___ Excerpted passage
Module astrapy.data.utils.table_converters

Functions

def create_key_ktpostprocessor(primary_key_schema: dict[str, TableColumnTypeDescriptor],
options: FullSerdesOptions) ‑> Callable[[list[Any]], tuple[tuple[Any, ...], dict[str, Any]]]
Expand source code
def create_key_ktpostprocessor(
    primary_key_schema: dict[str, TableColumnTypeDescriptor],
    options: FullSerdesOptions,
) -> Callable[[list[Any]], tuple[tuple[Any, ...], dict[str, Any]]]:
    ktpostprocessor_list: list[tuple[str, Callable[[Any], Any]]] = [
        (col_name, _create_column_tpostprocessor(col_definition, options=options))
        for col_name, col_definition in primary_key_schema.items()
    ]

    def _ktpostprocessor(
        primary_key_list: list[Any],
    ) -> tuple[tuple[Any, ...], dict[str, Any]]:
        if len(primary_key_list) != len(ktpostprocessor_list):
            raise ValueError(
                "Primary key list length / schema mismatch "
______
### What the task requires
Please copy out the astrapy table converters module excerpt above word for word, from start to finish.
___ Data block
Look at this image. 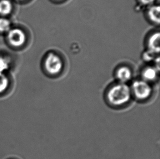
______
### Written answer
Module astrapy.data.utils.table_converters

Functions

def create_key_ktpostprocessor(primary_key_schema: dict[str, TableColumnTypeDescriptor],
options: FullSerdesOptions) ‑> Callable[[list[Any]], tuple[tuple[Any, ...], dict[str, Any]]]
Expand source code
def create_key_ktpostprocessor(
    primary_key_schema: dict[str, TableColumnTypeDescriptor],
    options: FullSerdesOptions,
) -> Callable[[list[Any]], tuple[tuple[Any, ...], dict[str, Any]]]:
    ktpostprocessor_list: list[tuple[str, Callable[[Any], Any]]] = [
        (col_name, _create_column_tpostprocessor(col_definition, options=options))
        for col_name, col_definition in primary_key_schema.items()
    ]

    def _ktpostprocessor(
        primary_key_list: list[Any],
    ) -> tuple[tuple[Any, ...], dict[str, Any]]:
        if len(primary_key_list) != len(ktpostprocessor_list):
            raise ValueError(
                "Primary key list length / schema mismatch "